For diabetics, we eat the way we eat in order to have the best outcome in health. We each must choose our own dietary plan/plan of salvation, if you will (I'm going to offend all my church friends here, I know), and choose to follow the plan bite by bite, meal by meal. We follow our dietary plan with the hopes of 1) long life, 2) avoiding long-term disabilities or complications, and 3) short-term blood glucose control. There can also be other goals, such as 'feeling better' that are harder to quantify, but I think most diabetics would agree with those three main goals.

Aside from the short-term blood glucose control, one's progress towards long life and avoiding complications is tough to see. (And my dietary guru doesn't even believe in the level of short-term blood glucose control that most diabetes experts, including my physician, do. His advice, from his older books, says "Follow my diet, lose weight, and don't worry about high blood sugars, even up to 300, as they're not nearly as dangerous as lows are." In other words, follow the dietary plan, and salvation will be yours. I still test. I'm not freaked out by highs, but I'm still aiming at getting lower numbers. And I do take oral hypoglycemic agents, which he would prefer that I not do.)
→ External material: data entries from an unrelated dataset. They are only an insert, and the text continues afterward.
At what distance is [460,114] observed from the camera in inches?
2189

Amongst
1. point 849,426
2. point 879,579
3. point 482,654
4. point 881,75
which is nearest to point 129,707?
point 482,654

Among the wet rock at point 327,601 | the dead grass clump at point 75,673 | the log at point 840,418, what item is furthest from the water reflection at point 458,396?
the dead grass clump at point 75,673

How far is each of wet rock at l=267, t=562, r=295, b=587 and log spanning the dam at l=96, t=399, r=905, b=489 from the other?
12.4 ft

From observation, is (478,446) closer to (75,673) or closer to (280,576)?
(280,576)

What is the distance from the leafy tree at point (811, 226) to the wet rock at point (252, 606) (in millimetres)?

But whatever dietary plan you choose, whether it be one of glycemic index, or moderate fat vegan or vegetarian diet, or standard ADA carb counting or even the older exchange style diets, you must choose to follow your plan at each moment that you eat. Choosing the brown rice and veggies as opposed to the chicken-fried steak with fries is an act of faith. When you choose the foods that are on your plan, you are hoping for long life. You are choosing to delay or avoid complications and disabilities, by choosing this meal. Salvation by knife and fork. Our lady of the smaller portions.

So here is my urging for the day: be faithful. Choose a plan and follow it. Choose a dietary plan, that, according to all that you know, will support your life in a positive and healthful manner.

And no, a perfect eating plan and a perfect eating habit will not make for an easy diabetic life. One hopes that it will make for an easier diabetic life, but crises will still occur. Unexpected events happen.

But, set a course and follow it. Eat good things today.

And, please, forgive yourself if you don't. You'll have another chance to eat well and follow your plan in a few hours.

1 Comments:

  • At 6:02 PM, Blogger Rachel said…

    Amen! My dietary style is very much a mixed bag, if you couldn't tell. I'll be posting sometime in the next couple weeks how my husband and I are still "Foodies" despite the dietary restrictions.